Will you have to pay the AMT (Alternative MinimumTax)???


The Alternative Minimum Tax was created almost 40 years ago and targeted high income households. The real reason AMT was created was to try and catch those wealthy folks who could shield their money from Uncle Sam through the use of various deductions.

Here is the catch, the AMT has not been adjusted for inflation like regular taxes. It is estimated that if congress does not make changes to the AMT by 2010, half of those earning between $75-100K will have to pay it!

It is difficult to determine if you will have to pay the AMT, you have to do your taxes under the regular tax rules and under the AMT rules. If the AMT tax is higher, that is what you have to pay. A faster way, is to use the AMT Assistant on the IRS's website (http://www.irs.gov/businesses/small/article/0,,id=150703,00.html).

Here are some things that make you more Iikely to pay the AMT:
  • If you are in a higher income tax bracket
  • If you take a large number of dependent exemptions
  • If you have other substantial deductions
  • If you deducted interest on a 2nd mortgage not used for residential purposes
  • If you live in a high tax state
  • If you exercised stock options and did not sell them the same year
Investors should be concerned about the AMT but shouldn't base their investments around it. If you're a baller with fat stacks in your pocket, you should spread out your gains and plan your income and deductions. Also, don't fall into the trap of buying municipal bonds from your financial advisor when he promises you AMT-free interest. Not all municipal bonds have that feature. Yes it's a drag, but always be sure to read the prospectus YOURSELF!!

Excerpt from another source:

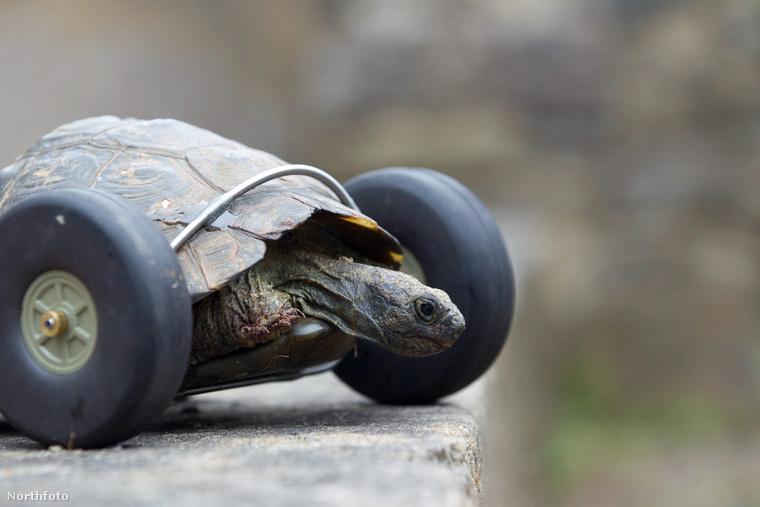 Mrs T., a teknőslány nem csak azért érdekes, mert állítólag 100 éves, de azért is, mert mellső lábai helyén kerekek vannak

You can learn more about the AMT, Tax Topic 556 at: http://www.irs.gov/taxtopics/tc556.html

Tuesday, February 17, 2009

Obama's stimulus plan and you

You've heard about it in the news by now and maybe even read some detail about what the stimulus plan will contain (http://readthestimulus.org/amdth1.pdf). Have you stopped to think what this means to America and you in the coming years? Someone always has to pay back debt. This is the fundamental reason why banks are in business. The United States government is here to bail out many industries but who will help the US fund the enormous amount of money it is about to spend?

Aside from your taxes likely going up (a good reason to be in a Roth IRA or Roth 401K...to be covered in another post), the US needs to "raise" the money for the stimulus from somewhere. This is done through the sale of US Treasuries, typically to foreign nations.

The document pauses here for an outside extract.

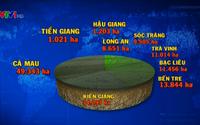 208.800 héc ta lúa chết vì hạn hán và ngập mặn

Take a moment and consider the following points that affect our nation right now:
  • The projected US federal deficit is $1.5 trillion in fiscal 2009 and $1.25 trillion in fiscal 2010.
  • The Treasury will have to issue nearly $3 trillion in debt to keep the US moving along.
  • Foreigners have bought nearly 2/3 of US debt in the past.
  • China alone held $696.2 billion in US Treasury Securities at the end of December 2008 and Japan held 578.3 billion. This is more debt than the UK, Germany, France, Brazil, Russia, Taiwan, Mexico, Italy, Sweden, Canada, Korea, India, Belgium and many other nations hold COMBINED.
  • The rates paid on US debt today are at rock bottom lows.

Now ask yourself this, if the outside world is looking at the US and seeing its industries crumble (auto, banking, airlines, etc), how interested do you think they are going to be in buying billions more US debt that pays extremely low rates?

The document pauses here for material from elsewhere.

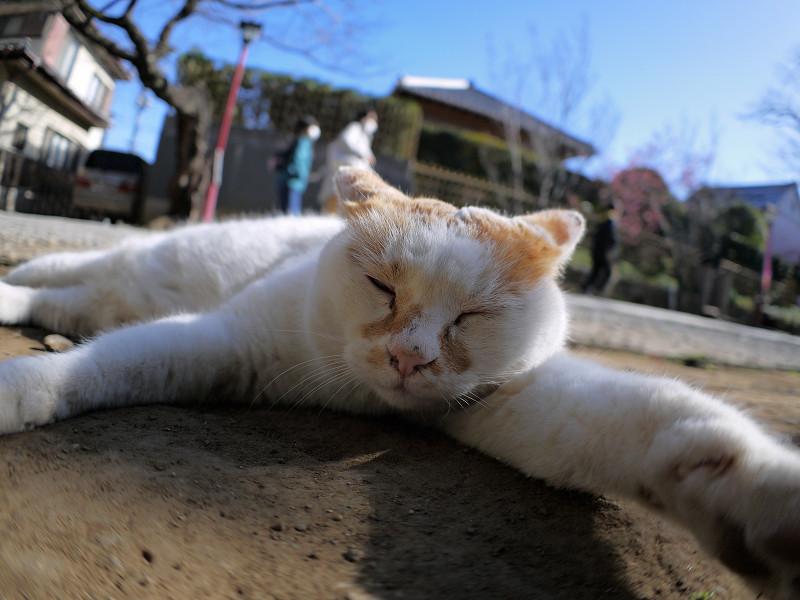 参道で腹ばってる白茶猫2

OK, never mind if they want to buy it, many nations CANNOT buy it. Natural resource producing nations have had their income crushed by declining prices. Look at oil for example....$34.67/barrel at the time of this writing. Don't like that excuse? How about the major economies that relied on the US export market to pile up money? These nations then "recycled" those funds and bought more US debt. Well, if you haven't noticed, the export market sucks right now so those nations don't have a surplus to spend with the US.

The point is that whether nations don't want to buy US debt or cannot buy US debt, the US is going to have trouble funding the next 2 years. The best way to encourage nations to buy US debt is to raise the interest rates and provide higher yields. Everyone knows what happens when we go down that path. Inflation.